## [Exercise prompt]
Exactly as written, print each record in the listing.

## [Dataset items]
○ ○ ○

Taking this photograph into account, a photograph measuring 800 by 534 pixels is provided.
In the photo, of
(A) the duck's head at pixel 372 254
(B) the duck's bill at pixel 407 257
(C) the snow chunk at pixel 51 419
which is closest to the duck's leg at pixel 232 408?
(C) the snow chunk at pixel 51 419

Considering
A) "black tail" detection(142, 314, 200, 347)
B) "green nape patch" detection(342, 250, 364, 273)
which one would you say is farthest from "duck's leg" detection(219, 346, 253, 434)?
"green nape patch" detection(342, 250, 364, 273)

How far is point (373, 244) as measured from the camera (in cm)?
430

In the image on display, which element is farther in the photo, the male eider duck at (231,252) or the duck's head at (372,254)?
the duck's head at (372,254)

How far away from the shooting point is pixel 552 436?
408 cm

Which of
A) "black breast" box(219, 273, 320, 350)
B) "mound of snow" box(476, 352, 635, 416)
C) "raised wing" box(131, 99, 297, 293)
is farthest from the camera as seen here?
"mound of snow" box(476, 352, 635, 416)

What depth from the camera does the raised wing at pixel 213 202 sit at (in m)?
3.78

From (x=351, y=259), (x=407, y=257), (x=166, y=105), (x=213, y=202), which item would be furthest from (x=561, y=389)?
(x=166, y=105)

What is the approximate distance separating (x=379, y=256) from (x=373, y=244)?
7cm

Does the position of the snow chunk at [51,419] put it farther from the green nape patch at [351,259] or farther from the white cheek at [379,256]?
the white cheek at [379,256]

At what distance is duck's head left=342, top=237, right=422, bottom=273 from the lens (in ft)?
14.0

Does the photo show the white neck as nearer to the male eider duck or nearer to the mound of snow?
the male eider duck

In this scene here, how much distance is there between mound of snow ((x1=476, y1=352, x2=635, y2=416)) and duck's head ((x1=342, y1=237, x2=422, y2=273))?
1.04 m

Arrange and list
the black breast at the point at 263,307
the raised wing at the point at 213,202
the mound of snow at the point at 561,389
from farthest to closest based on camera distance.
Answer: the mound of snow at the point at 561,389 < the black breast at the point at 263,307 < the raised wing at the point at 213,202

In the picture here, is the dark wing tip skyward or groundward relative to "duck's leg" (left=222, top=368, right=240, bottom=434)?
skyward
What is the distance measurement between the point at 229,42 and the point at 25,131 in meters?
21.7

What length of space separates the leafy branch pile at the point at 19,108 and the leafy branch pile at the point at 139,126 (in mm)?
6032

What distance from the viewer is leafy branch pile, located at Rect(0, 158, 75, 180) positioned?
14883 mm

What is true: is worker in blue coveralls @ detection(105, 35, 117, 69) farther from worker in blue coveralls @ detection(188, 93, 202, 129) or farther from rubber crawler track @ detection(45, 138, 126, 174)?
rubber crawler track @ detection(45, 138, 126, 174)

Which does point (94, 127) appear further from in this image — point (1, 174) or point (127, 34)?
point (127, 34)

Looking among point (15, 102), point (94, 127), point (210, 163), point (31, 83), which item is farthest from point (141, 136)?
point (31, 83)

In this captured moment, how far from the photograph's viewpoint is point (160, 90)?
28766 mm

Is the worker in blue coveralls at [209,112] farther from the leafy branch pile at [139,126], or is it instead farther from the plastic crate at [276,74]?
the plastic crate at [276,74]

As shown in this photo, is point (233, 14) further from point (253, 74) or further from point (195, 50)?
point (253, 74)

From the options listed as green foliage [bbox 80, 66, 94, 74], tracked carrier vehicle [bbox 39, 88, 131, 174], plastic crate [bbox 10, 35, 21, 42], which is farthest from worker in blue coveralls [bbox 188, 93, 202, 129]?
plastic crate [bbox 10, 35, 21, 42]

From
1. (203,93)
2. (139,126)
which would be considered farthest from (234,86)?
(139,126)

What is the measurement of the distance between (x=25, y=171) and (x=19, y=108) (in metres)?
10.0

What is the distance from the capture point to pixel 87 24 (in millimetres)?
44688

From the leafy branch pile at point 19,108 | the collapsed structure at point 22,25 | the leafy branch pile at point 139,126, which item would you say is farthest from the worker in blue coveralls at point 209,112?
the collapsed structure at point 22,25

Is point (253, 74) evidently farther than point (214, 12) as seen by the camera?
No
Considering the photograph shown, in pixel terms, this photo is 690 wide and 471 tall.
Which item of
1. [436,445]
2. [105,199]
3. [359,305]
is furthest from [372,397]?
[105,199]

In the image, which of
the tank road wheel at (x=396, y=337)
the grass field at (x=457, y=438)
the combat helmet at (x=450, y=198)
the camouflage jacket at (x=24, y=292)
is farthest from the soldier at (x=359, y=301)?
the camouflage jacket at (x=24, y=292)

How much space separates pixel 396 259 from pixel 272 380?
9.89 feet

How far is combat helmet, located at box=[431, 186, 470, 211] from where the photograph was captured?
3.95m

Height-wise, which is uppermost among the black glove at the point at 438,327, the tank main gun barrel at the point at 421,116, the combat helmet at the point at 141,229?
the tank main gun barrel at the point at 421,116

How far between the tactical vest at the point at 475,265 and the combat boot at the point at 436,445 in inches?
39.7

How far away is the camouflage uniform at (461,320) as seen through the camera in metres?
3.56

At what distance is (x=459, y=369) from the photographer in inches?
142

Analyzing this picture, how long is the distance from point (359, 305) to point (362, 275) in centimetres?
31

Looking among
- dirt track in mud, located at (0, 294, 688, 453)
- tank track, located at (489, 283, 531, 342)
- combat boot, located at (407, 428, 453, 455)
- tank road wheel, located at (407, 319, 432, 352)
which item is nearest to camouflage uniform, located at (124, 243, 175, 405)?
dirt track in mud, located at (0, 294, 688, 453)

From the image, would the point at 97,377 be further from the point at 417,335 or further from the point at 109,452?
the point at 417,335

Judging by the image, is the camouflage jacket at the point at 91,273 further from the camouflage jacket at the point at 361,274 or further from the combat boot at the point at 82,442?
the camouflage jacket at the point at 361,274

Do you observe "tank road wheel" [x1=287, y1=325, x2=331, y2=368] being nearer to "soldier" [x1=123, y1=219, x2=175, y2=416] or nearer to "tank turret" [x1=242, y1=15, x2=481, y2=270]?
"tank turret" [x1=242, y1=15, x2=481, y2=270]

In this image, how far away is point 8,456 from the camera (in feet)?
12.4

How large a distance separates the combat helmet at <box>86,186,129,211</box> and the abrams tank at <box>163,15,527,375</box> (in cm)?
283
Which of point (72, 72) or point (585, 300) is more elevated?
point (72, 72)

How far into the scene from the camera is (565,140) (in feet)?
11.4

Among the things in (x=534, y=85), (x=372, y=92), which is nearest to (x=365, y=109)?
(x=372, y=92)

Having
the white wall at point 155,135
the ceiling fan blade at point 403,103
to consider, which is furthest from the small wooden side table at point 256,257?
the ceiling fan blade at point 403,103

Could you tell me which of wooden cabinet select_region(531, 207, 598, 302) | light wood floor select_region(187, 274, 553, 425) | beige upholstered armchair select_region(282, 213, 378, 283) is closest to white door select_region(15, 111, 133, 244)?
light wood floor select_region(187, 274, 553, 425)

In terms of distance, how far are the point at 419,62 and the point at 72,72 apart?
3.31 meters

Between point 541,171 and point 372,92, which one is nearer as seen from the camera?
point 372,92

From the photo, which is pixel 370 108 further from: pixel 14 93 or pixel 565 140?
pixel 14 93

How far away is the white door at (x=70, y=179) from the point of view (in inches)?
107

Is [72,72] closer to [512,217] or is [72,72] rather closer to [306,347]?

○ ○ ○

## [Written answer]
Taking this photograph into account, a photograph measuring 800 by 534 pixels is provided.
In the photo, of
(A) the duck's head at pixel 372 254
(B) the duck's bill at pixel 407 257
(C) the snow chunk at pixel 51 419
which is closest to the duck's leg at pixel 232 408?
(C) the snow chunk at pixel 51 419

Considering
A) "black tail" detection(142, 314, 200, 347)
B) "green nape patch" detection(342, 250, 364, 273)
which one would you say is farthest from "duck's leg" detection(219, 346, 253, 434)?
"green nape patch" detection(342, 250, 364, 273)

How far is point (373, 244) as measured from the camera (in cm)?
430

In the image on display, which element is farther in the photo, the male eider duck at (231,252) or the duck's head at (372,254)?
the duck's head at (372,254)

How far away from the shooting point is pixel 552 436?
408 cm

Which of
A) "black breast" box(219, 273, 320, 350)
B) "mound of snow" box(476, 352, 635, 416)
C) "raised wing" box(131, 99, 297, 293)
is farthest from the camera as seen here?
"mound of snow" box(476, 352, 635, 416)

What depth from the camera does the raised wing at pixel 213 202 sit at (in m)?
3.78

From (x=351, y=259), (x=407, y=257), (x=166, y=105), (x=213, y=202), which item would be furthest from (x=561, y=389)?
(x=166, y=105)

What is the approximate distance separating (x=379, y=256) from (x=373, y=244)?
7cm

Does the position of the snow chunk at [51,419] put it farther from the green nape patch at [351,259] or farther from the white cheek at [379,256]?
the white cheek at [379,256]

At what distance is duck's head left=342, top=237, right=422, bottom=273 from the lens (in ft)?
14.0

Does the photo show the white neck as nearer to the male eider duck or nearer to the mound of snow?
the male eider duck

In this scene here, how much distance is there between mound of snow ((x1=476, y1=352, x2=635, y2=416)) and duck's head ((x1=342, y1=237, x2=422, y2=273))?
1.04 m

Arrange and list
the black breast at the point at 263,307
the raised wing at the point at 213,202
the mound of snow at the point at 561,389
from farthest to closest based on camera distance.
Answer: the mound of snow at the point at 561,389 < the black breast at the point at 263,307 < the raised wing at the point at 213,202

In the picture here, is the dark wing tip skyward or groundward relative to "duck's leg" (left=222, top=368, right=240, bottom=434)?
skyward
What is the distance measurement between the point at 229,42 and the point at 25,131 in meters?
21.7

What length of space separates the leafy branch pile at the point at 19,108 and the leafy branch pile at the point at 139,126 (in mm)?
6032

What distance from the viewer is leafy branch pile, located at Rect(0, 158, 75, 180) positioned?
14883 mm

What is true: is worker in blue coveralls @ detection(105, 35, 117, 69) farther from worker in blue coveralls @ detection(188, 93, 202, 129) or farther from rubber crawler track @ detection(45, 138, 126, 174)?
rubber crawler track @ detection(45, 138, 126, 174)

Which does point (94, 127) appear further from in this image — point (1, 174) or point (127, 34)?
point (127, 34)

Looking among point (15, 102), point (94, 127), point (210, 163), point (31, 83), which item is farthest from point (141, 136)?
point (31, 83)

In this captured moment, how far from the photograph's viewpoint is point (160, 90)?
28766 mm

Is the worker in blue coveralls at [209,112] farther from the leafy branch pile at [139,126], or is it instead farther from the plastic crate at [276,74]?
the plastic crate at [276,74]

As shown in this photo, is point (233, 14) further from point (253, 74) or further from point (195, 50)?
point (253, 74)

From the options listed as green foliage [bbox 80, 66, 94, 74], tracked carrier vehicle [bbox 39, 88, 131, 174], plastic crate [bbox 10, 35, 21, 42], which is farthest from worker in blue coveralls [bbox 188, 93, 202, 129]?
plastic crate [bbox 10, 35, 21, 42]

From
1. (203,93)
2. (139,126)
which would be considered farthest from (234,86)?
(139,126)

What is the measurement of the distance between (x=25, y=171) and (x=19, y=108) (in metres)?
10.0

What is the distance from the capture point to pixel 87 24 (in millimetres)?
44688

From the leafy branch pile at point 19,108 | the collapsed structure at point 22,25 | the leafy branch pile at point 139,126, which item would you say is farthest from the worker in blue coveralls at point 209,112?
the collapsed structure at point 22,25

Is point (253, 74) evidently farther than point (214, 12) as seen by the camera?
No
Considering the photograph shown, in pixel terms, this photo is 690 wide and 471 tall.
Which item of
1. [436,445]
2. [105,199]
3. [359,305]
is furthest from [372,397]?
[105,199]

In the image, which of
the tank road wheel at (x=396, y=337)
the grass field at (x=457, y=438)
the combat helmet at (x=450, y=198)
the camouflage jacket at (x=24, y=292)
is farthest from the soldier at (x=359, y=301)?
the camouflage jacket at (x=24, y=292)

How much space separates pixel 396 259 from pixel 272 380?
9.89 feet

How far is combat helmet, located at box=[431, 186, 470, 211] from where the photograph was captured?
3.95m

Height-wise, which is uppermost among the black glove at the point at 438,327, the tank main gun barrel at the point at 421,116, the combat helmet at the point at 141,229?
the tank main gun barrel at the point at 421,116

How far between the tactical vest at the point at 475,265 and the combat boot at the point at 436,445 in inches?
39.7

How far away is the camouflage uniform at (461,320) as seen through the camera in metres?
3.56

At what distance is (x=459, y=369) from the photographer in inches?
142

Analyzing this picture, how long is the distance from point (359, 305) to point (362, 275) in centimetres?
31

Looking among
- dirt track in mud, located at (0, 294, 688, 453)
- tank track, located at (489, 283, 531, 342)
- combat boot, located at (407, 428, 453, 455)
- tank road wheel, located at (407, 319, 432, 352)
which item is nearest to camouflage uniform, located at (124, 243, 175, 405)?
dirt track in mud, located at (0, 294, 688, 453)

From the image, would the point at 97,377 be further from the point at 417,335 or further from the point at 109,452?
the point at 417,335

Judging by the image, is the camouflage jacket at the point at 91,273 further from the camouflage jacket at the point at 361,274 or further from the combat boot at the point at 82,442?
the camouflage jacket at the point at 361,274

Do you observe "tank road wheel" [x1=287, y1=325, x2=331, y2=368] being nearer to "soldier" [x1=123, y1=219, x2=175, y2=416] or nearer to "tank turret" [x1=242, y1=15, x2=481, y2=270]?
"tank turret" [x1=242, y1=15, x2=481, y2=270]

In this image, how far away is point 8,456 from the camera (in feet)?
12.4

How large a distance separates the combat helmet at <box>86,186,129,211</box> and the abrams tank at <box>163,15,527,375</box> (in cm)?
283
Which of point (72, 72) or point (585, 300) is more elevated?
point (72, 72)

How far into the scene from the camera is (565,140) (in feet)?
11.4

Among the things in (x=534, y=85), (x=372, y=92), which is nearest to (x=365, y=109)?
(x=372, y=92)

Having
the white wall at point 155,135
the ceiling fan blade at point 403,103
to consider, which is furthest from the small wooden side table at point 256,257?
the ceiling fan blade at point 403,103

Could you tell me which of wooden cabinet select_region(531, 207, 598, 302) | light wood floor select_region(187, 274, 553, 425) | beige upholstered armchair select_region(282, 213, 378, 283) is closest to white door select_region(15, 111, 133, 244)?
light wood floor select_region(187, 274, 553, 425)

In terms of distance, how far are the point at 419,62 and the point at 72,72 apart?
3.31 meters

Between point 541,171 and point 372,92, which one is nearer as seen from the camera?
point 372,92

From the photo, which is pixel 370 108 further from: pixel 14 93 or pixel 565 140?
pixel 14 93

How far away is the white door at (x=70, y=179) from the point of view (in inches)?
107

Is [72,72] closer to [512,217] or is [72,72] rather closer to [306,347]?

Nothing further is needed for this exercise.